De acordo com os investigadores, o material biológico foi retirado de uma área restrita do Instituto de Biologia da universidade. O marido da professora, Michael Edward Miller, que também era aluno de doutorado na instituição, teria sido o responsável por pegar fisicamente as amostras para entregá-las a Soledad.

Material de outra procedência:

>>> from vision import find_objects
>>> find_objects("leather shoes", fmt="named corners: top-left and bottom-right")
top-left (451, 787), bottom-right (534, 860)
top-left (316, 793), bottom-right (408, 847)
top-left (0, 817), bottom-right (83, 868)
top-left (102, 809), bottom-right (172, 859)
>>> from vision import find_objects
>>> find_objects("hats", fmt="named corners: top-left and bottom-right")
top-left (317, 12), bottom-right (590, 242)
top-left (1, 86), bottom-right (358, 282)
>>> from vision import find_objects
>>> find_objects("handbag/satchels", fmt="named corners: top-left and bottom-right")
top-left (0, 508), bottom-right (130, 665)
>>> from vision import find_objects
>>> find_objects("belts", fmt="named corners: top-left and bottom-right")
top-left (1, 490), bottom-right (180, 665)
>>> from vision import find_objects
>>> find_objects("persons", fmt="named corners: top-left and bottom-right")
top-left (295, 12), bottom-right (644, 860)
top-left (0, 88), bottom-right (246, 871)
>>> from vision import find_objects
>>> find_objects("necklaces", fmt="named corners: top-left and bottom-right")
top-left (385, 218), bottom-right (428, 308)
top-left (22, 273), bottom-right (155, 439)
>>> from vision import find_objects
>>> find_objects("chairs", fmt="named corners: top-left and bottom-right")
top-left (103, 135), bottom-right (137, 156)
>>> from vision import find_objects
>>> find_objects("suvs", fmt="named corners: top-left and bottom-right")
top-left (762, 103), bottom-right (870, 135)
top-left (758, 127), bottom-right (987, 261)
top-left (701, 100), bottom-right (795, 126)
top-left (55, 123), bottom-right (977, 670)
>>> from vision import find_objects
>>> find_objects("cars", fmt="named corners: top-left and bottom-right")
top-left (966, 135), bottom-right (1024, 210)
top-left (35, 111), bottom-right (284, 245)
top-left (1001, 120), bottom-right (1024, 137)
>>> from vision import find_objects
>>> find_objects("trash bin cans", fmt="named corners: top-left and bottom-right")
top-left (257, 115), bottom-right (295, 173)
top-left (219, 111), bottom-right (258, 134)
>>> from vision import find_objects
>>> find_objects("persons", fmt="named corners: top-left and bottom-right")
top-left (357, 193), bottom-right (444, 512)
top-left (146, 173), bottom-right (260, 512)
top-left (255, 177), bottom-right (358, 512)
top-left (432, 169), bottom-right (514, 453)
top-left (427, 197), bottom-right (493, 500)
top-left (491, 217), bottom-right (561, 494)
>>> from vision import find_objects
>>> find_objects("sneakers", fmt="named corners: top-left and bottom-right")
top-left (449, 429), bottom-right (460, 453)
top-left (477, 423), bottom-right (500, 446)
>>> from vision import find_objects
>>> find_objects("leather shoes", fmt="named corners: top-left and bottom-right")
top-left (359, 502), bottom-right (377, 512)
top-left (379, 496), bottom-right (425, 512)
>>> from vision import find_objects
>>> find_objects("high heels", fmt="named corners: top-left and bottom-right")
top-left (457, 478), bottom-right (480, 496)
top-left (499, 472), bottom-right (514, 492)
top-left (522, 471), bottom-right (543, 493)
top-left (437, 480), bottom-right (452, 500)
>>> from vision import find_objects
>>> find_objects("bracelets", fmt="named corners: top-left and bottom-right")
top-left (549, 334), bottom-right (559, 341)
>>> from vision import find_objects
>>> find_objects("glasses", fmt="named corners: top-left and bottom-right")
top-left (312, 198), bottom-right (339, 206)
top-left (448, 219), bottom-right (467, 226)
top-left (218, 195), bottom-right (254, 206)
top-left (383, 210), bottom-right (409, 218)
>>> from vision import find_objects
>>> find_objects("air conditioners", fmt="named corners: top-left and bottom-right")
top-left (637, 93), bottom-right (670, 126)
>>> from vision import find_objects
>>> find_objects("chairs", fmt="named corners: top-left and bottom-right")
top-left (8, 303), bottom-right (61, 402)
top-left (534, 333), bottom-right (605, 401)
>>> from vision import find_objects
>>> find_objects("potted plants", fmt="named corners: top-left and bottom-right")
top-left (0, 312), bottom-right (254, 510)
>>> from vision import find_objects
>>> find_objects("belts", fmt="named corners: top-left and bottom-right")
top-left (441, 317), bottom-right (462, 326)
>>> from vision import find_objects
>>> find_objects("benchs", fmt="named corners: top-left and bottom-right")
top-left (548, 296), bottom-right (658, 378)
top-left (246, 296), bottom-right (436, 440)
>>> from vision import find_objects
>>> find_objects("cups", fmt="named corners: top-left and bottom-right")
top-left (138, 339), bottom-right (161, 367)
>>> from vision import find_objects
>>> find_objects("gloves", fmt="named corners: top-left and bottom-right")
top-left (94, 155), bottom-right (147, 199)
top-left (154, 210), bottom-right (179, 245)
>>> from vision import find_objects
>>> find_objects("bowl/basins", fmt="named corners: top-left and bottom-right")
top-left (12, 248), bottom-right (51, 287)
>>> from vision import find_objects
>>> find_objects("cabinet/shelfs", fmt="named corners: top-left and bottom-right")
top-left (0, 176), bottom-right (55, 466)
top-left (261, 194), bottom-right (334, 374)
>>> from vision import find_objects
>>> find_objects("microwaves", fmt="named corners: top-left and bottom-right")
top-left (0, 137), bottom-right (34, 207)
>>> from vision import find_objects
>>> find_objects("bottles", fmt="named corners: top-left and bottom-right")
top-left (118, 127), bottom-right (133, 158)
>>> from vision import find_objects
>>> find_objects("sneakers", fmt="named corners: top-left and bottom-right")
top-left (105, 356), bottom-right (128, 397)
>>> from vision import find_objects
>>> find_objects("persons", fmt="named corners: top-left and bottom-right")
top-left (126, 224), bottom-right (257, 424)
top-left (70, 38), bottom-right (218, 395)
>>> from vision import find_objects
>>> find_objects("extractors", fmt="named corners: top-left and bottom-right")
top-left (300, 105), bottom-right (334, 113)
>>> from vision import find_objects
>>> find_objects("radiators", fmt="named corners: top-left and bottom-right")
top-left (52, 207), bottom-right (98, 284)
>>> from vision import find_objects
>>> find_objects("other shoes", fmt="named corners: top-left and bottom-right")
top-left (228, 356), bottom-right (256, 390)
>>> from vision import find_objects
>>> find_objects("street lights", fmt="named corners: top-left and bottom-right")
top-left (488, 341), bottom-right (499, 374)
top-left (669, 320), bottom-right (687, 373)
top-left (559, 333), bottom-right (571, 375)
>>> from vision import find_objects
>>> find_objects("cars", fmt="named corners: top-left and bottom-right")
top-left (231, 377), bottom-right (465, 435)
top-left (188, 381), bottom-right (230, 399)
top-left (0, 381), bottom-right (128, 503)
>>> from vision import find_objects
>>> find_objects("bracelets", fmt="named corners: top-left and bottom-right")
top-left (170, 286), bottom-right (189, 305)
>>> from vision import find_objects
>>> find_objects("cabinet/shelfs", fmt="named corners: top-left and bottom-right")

Imagens do circuito interno da Unicamp, registradas entre o final de fevereiro e o início de março, mostram movimentações suspeitas que coincidem com o momento em que a ausência do material foi notada. A PF também identificou a participação de uma aluna na retirada das amostras e investiga se outras pessoas estão envolvidas no esquema.

Obstrução de provas e medidas cautelares

Um dos pontos que mais chamou a atenção dos investigadores foi a conduta de Soledad após ser alvo de buscas em sua residência. A professora retornou à Unicamp e acessou áreas do instituto que não estavam lacradas para descartar materiais. Para a polícia, essa ação configurou uma tentativa de destruição de provas e materialidade probatória.

Atualmente, Soledad Palameta Miller responde ao processo em liberdade, mas está terminantemente proibida de deixar o país enquanto as investigações prosseguem.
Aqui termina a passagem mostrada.